Der Eyecatcher für dieses Buch war das Foto einer Kinderschar von etwa 1911. Sofort entstand die Frage, was die porträtierte Frankfurter Familie während der Kaiserzeit veranlasste, nach Portugal auszuwandern? Die Autorin war sogar vor Ort auf Spurensuche und hat erfolgreich nach Schauplätzen, Arbeitgebern und Zeitzeugen ihrer Schwiegerfamilie gesucht. Entsprechend sind Fotos der Firmengeschichte eingefügt. Diese Familiengeschichte hat Potential für einen Roman.

Wenn Dinge unmittelbar passieren, die sich – geheimnisvoll oder bedrohlich – lange vorher ankündigen, womöglich sogar in Landschafts- oder Witterungsdetails verpackt, dann fiebert der Leser mit. Redecker entschied sich für den Stil einer Familienchronik, d.h. eine Erzählerin beschreibt einen Ablauf und erzeugt Distanz. Mit Konflikten jeglicher Art zwischen Gesellschaftsschichten, Rollenerwartungen oder aus politischen Gründen lässt sich Spannung im Text allmählich steigern. Bei vorliegenden Protagonisten läuft zunächst nichts schief. Für die Ehefrau mag vielleicht die Welt aus heiterem Himmel zusammengebrochen sein, aber geschäftlich muss es vor Ausbruch des Ersten Weltkriegs Sorgen, Gerüchte, Ängste unter den Arbeitern, Zeitungsmeldungen, (fiktive) Briefe etc. gegeben haben, die ein Wechselbad der Gefühle erzeugten. Interessant wäre die iberische Sicht, da über die ein deutscher Leser kaum Vorkenntnisse hat.
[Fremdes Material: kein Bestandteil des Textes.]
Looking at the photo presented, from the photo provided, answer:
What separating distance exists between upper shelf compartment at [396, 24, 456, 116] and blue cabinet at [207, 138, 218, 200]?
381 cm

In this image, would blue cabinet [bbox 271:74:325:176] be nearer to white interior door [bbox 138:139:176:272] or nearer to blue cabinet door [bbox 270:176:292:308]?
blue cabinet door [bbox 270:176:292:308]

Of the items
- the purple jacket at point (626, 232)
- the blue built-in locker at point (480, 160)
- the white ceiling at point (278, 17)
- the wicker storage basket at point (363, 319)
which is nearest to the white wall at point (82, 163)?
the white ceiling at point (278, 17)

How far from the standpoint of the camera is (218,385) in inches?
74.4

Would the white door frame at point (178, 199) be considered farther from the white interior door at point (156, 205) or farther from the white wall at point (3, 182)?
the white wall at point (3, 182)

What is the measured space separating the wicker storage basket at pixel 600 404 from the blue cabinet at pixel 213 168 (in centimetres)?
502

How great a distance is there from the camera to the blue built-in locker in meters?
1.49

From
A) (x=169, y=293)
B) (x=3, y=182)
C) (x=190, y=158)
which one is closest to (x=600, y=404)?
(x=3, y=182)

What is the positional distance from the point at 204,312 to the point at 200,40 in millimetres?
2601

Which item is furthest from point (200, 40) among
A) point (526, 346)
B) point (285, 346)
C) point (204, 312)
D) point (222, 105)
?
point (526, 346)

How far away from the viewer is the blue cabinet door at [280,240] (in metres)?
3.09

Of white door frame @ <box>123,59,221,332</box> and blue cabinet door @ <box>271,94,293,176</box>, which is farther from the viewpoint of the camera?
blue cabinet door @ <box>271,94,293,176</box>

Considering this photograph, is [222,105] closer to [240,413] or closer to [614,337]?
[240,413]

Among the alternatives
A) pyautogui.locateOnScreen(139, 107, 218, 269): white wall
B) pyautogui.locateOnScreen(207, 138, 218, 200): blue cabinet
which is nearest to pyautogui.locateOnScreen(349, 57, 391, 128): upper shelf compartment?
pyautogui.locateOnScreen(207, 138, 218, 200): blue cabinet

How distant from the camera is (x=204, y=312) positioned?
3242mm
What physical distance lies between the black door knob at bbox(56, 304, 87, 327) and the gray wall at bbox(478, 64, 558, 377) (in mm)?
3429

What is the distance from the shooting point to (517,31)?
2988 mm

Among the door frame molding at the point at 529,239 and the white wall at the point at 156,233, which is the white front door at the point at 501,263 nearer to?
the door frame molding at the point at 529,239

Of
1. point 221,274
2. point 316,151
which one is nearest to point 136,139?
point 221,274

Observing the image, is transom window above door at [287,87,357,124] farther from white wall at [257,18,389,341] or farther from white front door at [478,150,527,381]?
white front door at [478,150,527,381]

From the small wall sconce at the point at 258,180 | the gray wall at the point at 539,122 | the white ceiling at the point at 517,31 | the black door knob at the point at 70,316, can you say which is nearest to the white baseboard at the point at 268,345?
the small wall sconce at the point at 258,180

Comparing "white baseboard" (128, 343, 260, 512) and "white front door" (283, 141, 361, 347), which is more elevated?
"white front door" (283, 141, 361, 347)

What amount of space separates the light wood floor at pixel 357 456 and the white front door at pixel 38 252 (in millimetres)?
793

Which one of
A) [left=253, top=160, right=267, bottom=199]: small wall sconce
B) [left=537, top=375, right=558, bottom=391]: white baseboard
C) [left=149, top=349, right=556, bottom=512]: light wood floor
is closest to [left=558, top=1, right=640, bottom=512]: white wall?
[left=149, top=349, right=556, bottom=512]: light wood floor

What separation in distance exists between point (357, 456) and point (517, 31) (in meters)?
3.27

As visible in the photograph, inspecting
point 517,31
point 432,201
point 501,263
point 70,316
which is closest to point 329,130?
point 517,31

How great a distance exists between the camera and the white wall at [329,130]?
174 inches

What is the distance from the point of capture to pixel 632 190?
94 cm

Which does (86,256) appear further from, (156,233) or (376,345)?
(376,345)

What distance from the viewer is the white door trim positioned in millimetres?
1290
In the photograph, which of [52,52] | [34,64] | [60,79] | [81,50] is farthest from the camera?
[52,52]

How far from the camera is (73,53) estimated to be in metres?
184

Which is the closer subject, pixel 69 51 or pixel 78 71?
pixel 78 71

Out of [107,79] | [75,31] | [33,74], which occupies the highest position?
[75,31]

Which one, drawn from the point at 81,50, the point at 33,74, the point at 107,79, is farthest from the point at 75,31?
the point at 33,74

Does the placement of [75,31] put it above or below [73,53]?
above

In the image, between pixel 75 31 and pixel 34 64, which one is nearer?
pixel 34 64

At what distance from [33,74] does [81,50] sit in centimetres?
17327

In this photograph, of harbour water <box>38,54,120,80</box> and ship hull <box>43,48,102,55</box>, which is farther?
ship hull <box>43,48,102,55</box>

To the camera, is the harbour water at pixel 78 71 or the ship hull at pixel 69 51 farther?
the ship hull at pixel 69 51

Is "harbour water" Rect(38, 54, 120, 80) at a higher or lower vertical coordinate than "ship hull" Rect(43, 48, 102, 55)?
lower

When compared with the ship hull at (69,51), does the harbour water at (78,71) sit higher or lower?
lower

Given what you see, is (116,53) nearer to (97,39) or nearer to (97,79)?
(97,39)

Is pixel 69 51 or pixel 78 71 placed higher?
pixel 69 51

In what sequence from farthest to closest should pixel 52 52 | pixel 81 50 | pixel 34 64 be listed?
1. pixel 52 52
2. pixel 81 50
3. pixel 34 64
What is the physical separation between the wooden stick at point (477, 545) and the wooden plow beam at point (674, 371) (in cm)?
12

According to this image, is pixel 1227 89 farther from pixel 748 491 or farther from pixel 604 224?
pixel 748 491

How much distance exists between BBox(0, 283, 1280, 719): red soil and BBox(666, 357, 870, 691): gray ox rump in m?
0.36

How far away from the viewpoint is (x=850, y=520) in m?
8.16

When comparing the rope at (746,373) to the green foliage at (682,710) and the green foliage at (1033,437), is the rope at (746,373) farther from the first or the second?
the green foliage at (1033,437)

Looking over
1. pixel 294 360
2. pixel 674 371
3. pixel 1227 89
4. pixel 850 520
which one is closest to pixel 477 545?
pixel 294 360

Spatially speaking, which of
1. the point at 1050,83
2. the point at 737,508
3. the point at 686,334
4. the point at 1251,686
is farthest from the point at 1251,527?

Der frühe Tod des Familienvaters erzwingt die Rückkehr nach Deutschland. Das muss doch Verzweiflung, Depressionen, mindestens Diskussionen ausgelöst haben! Allein die Reise per Zug durch Länder im Kriegszustand muss chaotisch gewesen sein, zumal für eine Witwe mit Kindern, die vorher nie etwas allein organisiert hat.

Man spürt die Hemmungen der Autorin, Situationen und Dialoge dramatisch zu rekonstruieren, die sicher stattgefunden haben, aber eben nicht überliefert sind. Das ist eine typische Schwierigkeit beim Schreiben wahrer Lebensgeschichten, zumal wenn es sich um Angehörige dreht.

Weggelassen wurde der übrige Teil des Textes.